Charte informatique, en avoir ou pas
12 mars 2019 - 10:01,
Tribune
- Cédric CartauRésumons. D’une part, il n’y a pas une charte informatique, mais quatre :
- la charte utilisateurs, celle à laquelle tout le monde pense ;
- la charte fournisseur, à annexer à tous les marchés dès lors que le fournisseur va manipuler ou accéder au SI, ce qui est très souvent le cas ;
- la charte des administrateurs, qui s’applique à tous les individus qui disposent de droits étendus sur le SI : elle concerne les administrateurs système bien entendu, mais aussi les responsables fonctionnels métiers, les personnels de la hot line, etc. ; pendant que j’y pense, un très bon moyen pour savoir si votre RSSI est technique ou fonctionnel et s’il est bien positionné dans l’organigramme consiste à vérifier qu’il dispose de droits étendus sur le SI ; si oui, vous avez un RSSI technique, si non (situation classique), vous avez un RSSI MOA ;
- et celle à laquelle personne ne pense jamais, la charte des organisations syndicales, qui stipule ce que peuvent faire les OS ou pas avec les outils informatiques mis à leur disposition (l’interdiction d’utiliser la messagerie interne pour envoyer des tracts syndicaux, par exemple).

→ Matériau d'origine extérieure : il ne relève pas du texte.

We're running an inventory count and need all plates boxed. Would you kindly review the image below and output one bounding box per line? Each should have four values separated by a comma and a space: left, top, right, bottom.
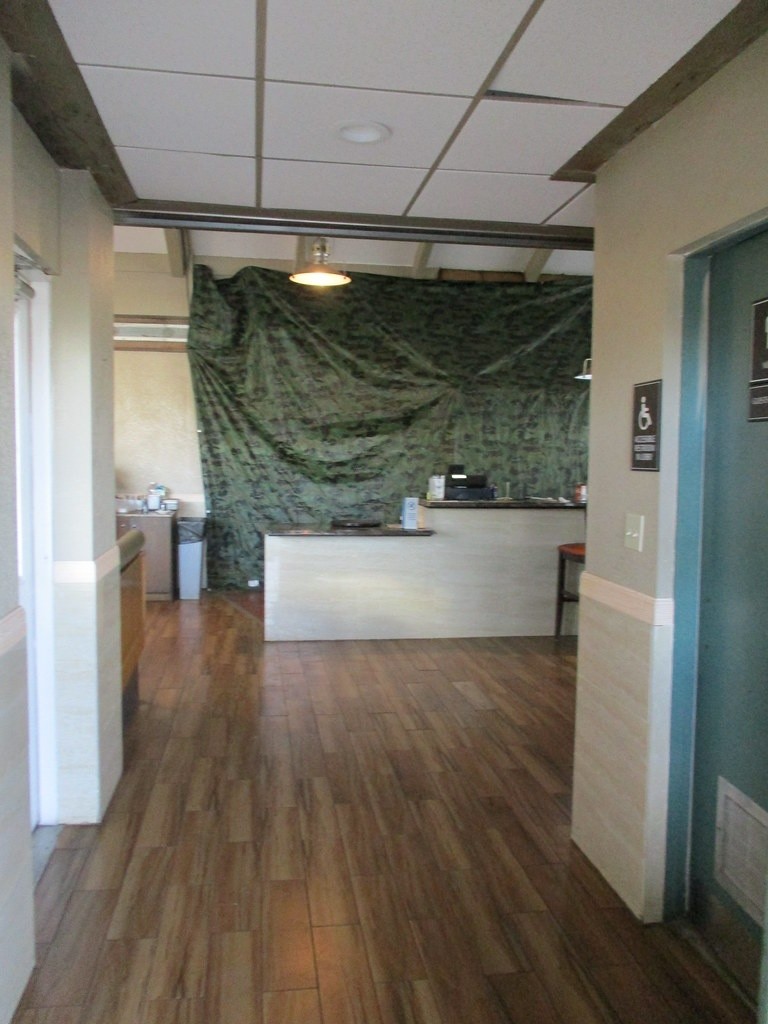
155, 510, 171, 515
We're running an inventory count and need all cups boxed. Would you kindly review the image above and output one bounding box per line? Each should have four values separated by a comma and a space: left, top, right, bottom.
117, 496, 142, 513
147, 495, 160, 509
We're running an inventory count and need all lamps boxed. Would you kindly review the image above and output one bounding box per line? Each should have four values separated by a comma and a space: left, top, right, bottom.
289, 236, 351, 286
573, 358, 593, 380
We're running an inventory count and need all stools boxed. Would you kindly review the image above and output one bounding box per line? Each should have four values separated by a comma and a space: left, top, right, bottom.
555, 542, 585, 640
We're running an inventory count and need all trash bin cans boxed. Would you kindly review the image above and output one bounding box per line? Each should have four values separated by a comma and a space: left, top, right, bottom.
176, 516, 207, 600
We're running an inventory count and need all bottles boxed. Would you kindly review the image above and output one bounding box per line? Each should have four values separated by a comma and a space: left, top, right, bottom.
580, 484, 586, 502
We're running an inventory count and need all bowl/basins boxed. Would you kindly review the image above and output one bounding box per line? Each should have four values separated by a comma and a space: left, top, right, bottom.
163, 500, 179, 510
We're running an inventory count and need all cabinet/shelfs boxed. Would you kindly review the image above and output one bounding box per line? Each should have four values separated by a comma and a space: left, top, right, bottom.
116, 528, 145, 693
116, 508, 176, 602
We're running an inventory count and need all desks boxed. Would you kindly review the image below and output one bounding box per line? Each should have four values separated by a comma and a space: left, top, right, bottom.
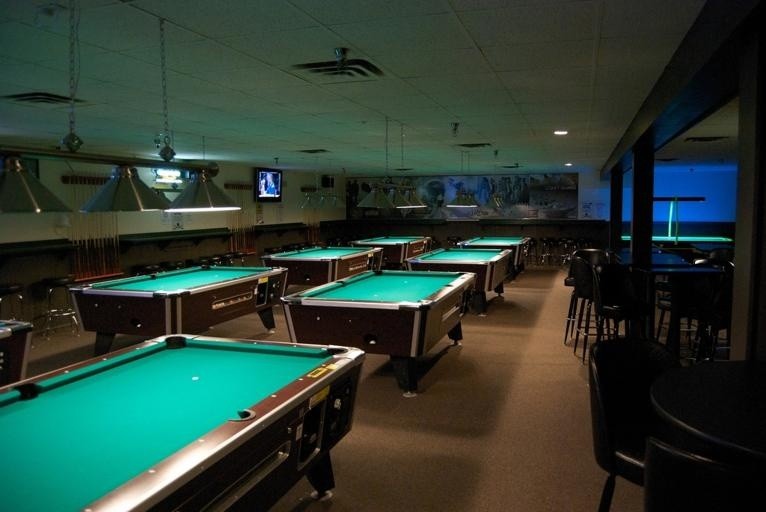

Point additionnel : la première (la charte utilisateurs) constitue le socle et, si votre corpus est bien conçu, les trois autres viennent s’ajouter à la première.
On peut rapidement évacuer le cas de la charte fournisseur : à partir du moment où elle est annexée aux marchés, elle est de fait signée par le fournisseur, donc opposable, fermez le ban.
Pour la charte utilisateurs, beaucoup sont persuadés qu’il faut la faire signer par les agents. C’est d’une part difficile, d’autre part inutile. Difficile parce que si vous tombez sur un enquiquineur dans mon genre, il va refuser de vous la signer – pas par conviction politique ou religieuse, rassurez-vous, mais rien que pour le fun. C’est le moment où un petit malin dans la salle me sort que dans ce cas je n’aurai pas accès au SI ! Erreur ! Le droit du travail impose à l’employeur de mettre à disposition de l’employé les moyens techniques pour travailler, et donc j’ai le droit pour moi : c’est l’arroseur arrosé. C’est d’ailleurs pour la même raison que si je perds mon badge d’accès au SI (une jolie carte à puce avec ma photo en plein milieu) l’employeur ne peut pas m’en facturer la réfection. Je reconnais humblement que si vous tombez sur un têtu dans mon genre vous n’avez pas de chance, mais l’expérience montre que contrairement à la galinette cendrée ou au rhinocéros blanc, ce n’est pas une espèce en voie de disparition.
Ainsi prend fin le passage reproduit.